:: Selected passage ::
-*-
La Belle Sofiane: Allegra Kent talks to NYCB's rising star

July 19, 2007

Sofiane Sylve dances with glorious virtuosity. Her musical phrases are sweeping, her pirouettes extravagant, and her leaps exultant. She looks like she could jump over a rainbow. Sylve has a clear affinity for Balanchine’s choreography, but her background is European. She was born in France and studied at the Académie de Danse in Nice. After dancing as first soloist in the Stadtheater in Karlsruhe, Germany, she joined the Dutch National Ballet in 1993, rising to first soloist in 1998. She became a guest artist with the New York City Ballet in 2002, and joined as a principal dancer in 2003. This season she has an ever-expanding repertoire of roles (see Last fall I spoke with her in the music room of the School of American Ballet. —Allegra Kent

What propelled you into ballet as a child?
  My grandmother. She basically dropped me into the ballet studio when I was 4 or 5. She was taking care of the whole family—cousins, brothers and sisters—seven in all. She said, “I’ll only take care of them if they do something artistic.” My grandmother got a piano, and I said, “Those black notes on white paper are not my thing.” So she said, “Then you’ll have to try ballet.”

When did you get your first thrill from ballet class?
  When I was 8 my teacher said, “I think you have talent but you need to go to a competition so I can see you with other children.” The jury said, “She has talent but she needs to work on it.” Later on at 11, 12 years old, I thought, “This is too hard. You’re not allowed to ski, or do this or that.” My teacher said, “Stop dancing and see how you feel.” I took two or three weeks off and I went back to it by myself. I missed it. Only at that age I started having the thrill of going to classes.

What steps did you start to love
?  It was more the relationship with the music, and finding those feelings inside your body. There is always something you can pick up from teachers, like the way you do your arms or the way you place yourself or the way you finish an exercise. I was hungry for that.

When you graduated from school, where did you go?
  I was asked to join the Paris Opéra Ballet School. It’s a big glass building and I just didn’t see myself there. Then I went to Monte Carlo and I saw those girls with Chanel bags and I did not feel I belonged there either. I was about 12. The director told me that girls my age usually do floor barre. I was on pointe already for four years.

It was like putting on the brakes.
  Yes, so I just found my own way. When I was 14 the director of Ballet Karlsruhe saw me at a competition and said, “I want you for a new piece.” My grandma said, “I can also move to Germany.” So I moved there with her and my dog.

I love your grandmother
.  She’s quite a lady. She would be in the studio 10 hours a day if I had to be. She took care of the house, and I did school by correspondence and worked for the company. We had 100, 110 shows a year.
-*-
:: Exercise details ::
Could you pick up the interview with Sofiane Sylve above and carry it on from its last line?

:: Supplied information ::
-*-
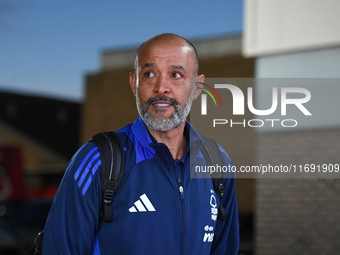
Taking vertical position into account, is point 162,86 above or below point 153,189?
above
-*-
:: Written response ::
Your grandmother gave up babysitting for the other six…
  You know, I saw her this summer and she said. “I miss all those years we had together.” New York is a little too far for her to fly.

After that company you went to the Dutch National Ballet?
  Well, in Karlsruhe they did a Balanchine evening.

Pat Neary came along and said, “Honey, what are you doing here? You have to go to a bigger company, a different rep!” We were doing
Allegro Brillante
, The Four Temperaments and Who Cares?, and I was in three ballets a night because no one else could do them. Pat said, “Listen, I’m going to Amsterdam; why don’t you come and audition?” Wayne Eagling, the director, invited me to join. Then they found out in Germany and made a big fuss saying that I couldn’t leave. I called Wayne, and he said, “Your director is looking for you. He’s mad.” I said, “I know; I just quit.” He said, “Well, just come then. I’ll take you.” I was 16.

And your grandmother?
  That’s when I started to live by myself. I stayed in Amsterdam 10 years. The rep was very

colorful—Balanchine, Forsythe, new choreographers, classics.

How did you feel about those Balanchine ballets?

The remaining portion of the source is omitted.